Bu halde, Dosya içeriğine, toplanan delillere, kararın dayandığı delillerle yasaya uygun gerektirici nedenle, özellikle delillerin takdirinde bir isabetsizlik bulunmamasına, tarafların karşılıklı iddia ve savunmalarına, dayandıkları belgelere, hukuki ilişkinin nitelendirilmesine, vakıa mahkemesi hakiminin objektif, dosyadaki verilerle çelişmeyen tespitlerine ve uyuşmazlığa uygulanması gereken hukuk kurallarına ve hükmün Dairemizce de benimsenmiş bulunan yasal ve hukuksal gerekçeleriyle dayanağı maddî delillere göre, HMK’nın 355. maddesi uyarınca istinaf sebepleriyle sınırlı olarak ve resen kamu düzeni yönünden yapılan inceleme sonucu, ilk derece mahkemesinin vakıa ve hukuki değerlendirmesinde usul ve esas yönünden yasaya aykırılık bulunmadığı kanaatine varılarak,
Davalı vekilinin ayrı ayrı istinaf başvurusunun HMK’nın 353/1-b-1 maddesi gereği esas yönünden reddine dair aşağıdaki hükmün kurulmasına karar vermek gerekmiştir.

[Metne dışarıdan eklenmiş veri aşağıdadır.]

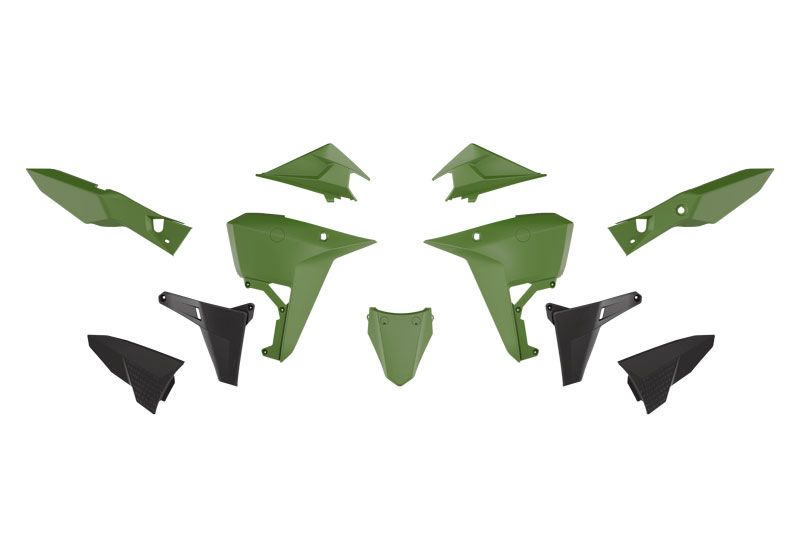 PLASTIC KIT KOVE 800 2025 R-TECH R-KITKOV-VN1-025 NAVY GREEN & BLACK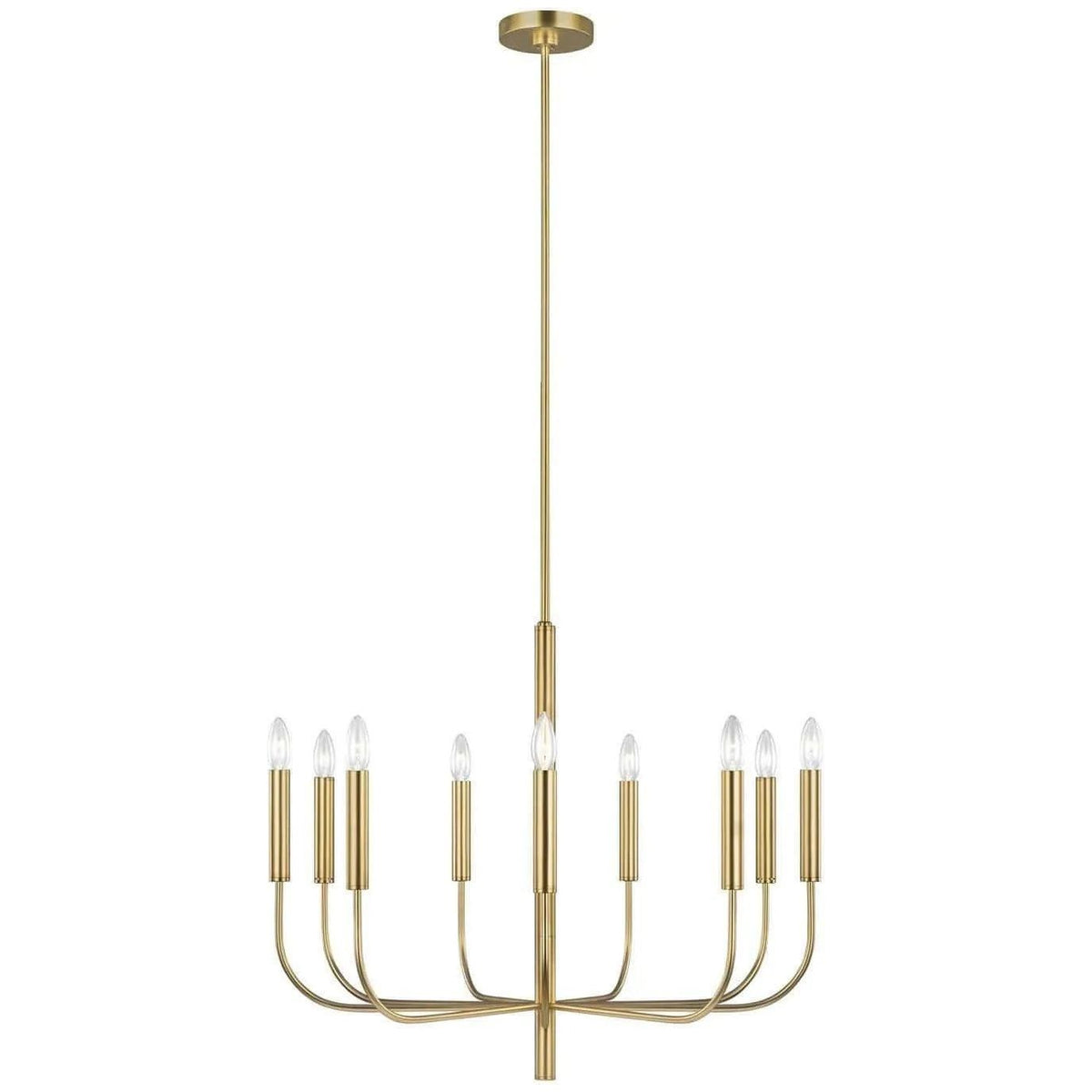 Montreal Lighting & Hardware - Brianna Chandelier by Visual Comfort Studio | QUICK SHIP - EC1009BBS-OS | Montreal Lighting & Hardware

H Ü K Ü M : Gerekçesi yukarıda açıklandığı üzere;
İlk Derece Mahkemesinin vakıa ve hukuki değerlendirmesinde usul ve esas yönünden yasaya aykırılık bulunmadığından davalı vekillerinin istinaf başvurusunun HMK’nun 353/1-b-1 maddesi gereği ayrı ayrı ESASTAN REDDİNE,
1-Davalı … tarafından alınması gereken 24.707,86 TL harçtan peşin alınan 6.176,97 TL harcın mahsubu ile bakiye 18.530,89 TL harcın bu davalıdan tahsili ile hazineye irat kaydına,
2-Davalı … tarafından alınması gereken 24.707,86 TL harçtan peşin alınan 6.177,00 TL harcın mahsubu ile bakiye 18.530,86 TL harcın bu davalıdan tahsili ile hazineye irat kaydına,
3-Davalı … tarafından alınması gereken 10.450,38 TL harçtan peşin alınan 2.612,60 TL harcın mahsubu ile bakiye 7.837,78 TL harcın bu davalıdan tahsili ile hazineye irat kaydına,
4-Davalılar tarafından yapılan yargılama giderlerinin kendi üzerilerinde bırakılmasına,
5-İstinaf incelemesi sırasında duruşma açılmadığından vekalet ücreti takdirine yer olmadığına,
Dosya üzerinden yapılan inceleme sonunda HMK’nun 361 maddesi gereğince kararın taraflara tebliğ tarihinden itibaren İKİ HAFTA içinde temyiz yolu açık olmak üzere OYBİRLİĞİ ile karar verildi.27/03/2023

Başkan Üye Üye Katip
E imza E imza E imza E imza

Bu evrak 5070 sayılı Yasa kapsamında elektronik imza ile imzalanmıştır.